Expressible moisture (EM) is lowest at 55 C, for fresh (67.1 %) and frozen stored sample
(73.28 %), whilst water binding potential (WBP) is observed to be high at 65 C (2.07 g) and
50 C (2.69 g) for fresh and frozen samples, respectively. EM and WBP showed significant
difference between fresh and frozen-stored samples. Hydration property is a function of
protein functionality and vice-versa; and protein and water binding potential possibly have
positive correlation; and varies with temperature and frozen storage period [25]. It could be
possible that irreversible bond formation in actomyosin, presence of charged groups on
proteins and physical configuration of myofibrillar proteins and collagen, together with
sarcolemma, affect the water retaining capacity of the muscle tissue. Foh et al. reported that
amino acids, protein conformation and surface hydrophobicity/ polarity influence the
hydration properties of muscle protein [4]. Interaction of muscle proteins together with water
and lipid are also vital determinants in food texture.
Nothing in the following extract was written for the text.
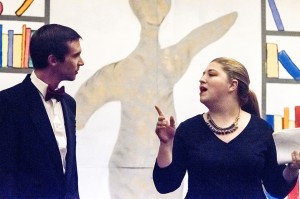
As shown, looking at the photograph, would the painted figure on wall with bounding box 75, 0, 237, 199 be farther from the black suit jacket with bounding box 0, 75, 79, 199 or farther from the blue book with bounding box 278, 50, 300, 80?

Proximate composition of shark muscle tissue show moisture 72.46 %, crude protein 22.04
%, ash 2.36 % and lipid 0.90 %. Non-protein nitrogen fraction (NPN) could be a contributing
factor towards the total nitrogen content, thus adding to the crude protein content. Protein
content showed significant decrease with frozen storage (P<0.05). The variations showed in
protein content in fresh and frozen-stored samples with cooking temperature could be
attributed to protein denaturation associated with temperature variations [26]. Lipid content is
higher in fresh samples that reduced with frozen storage, which could be attributed to fat
oxidation [26]. Increase in ash content with frozen storage could be credited to the drip loss
and dehydration associated with frozen-storage and cooking that lead to moisture loss [27].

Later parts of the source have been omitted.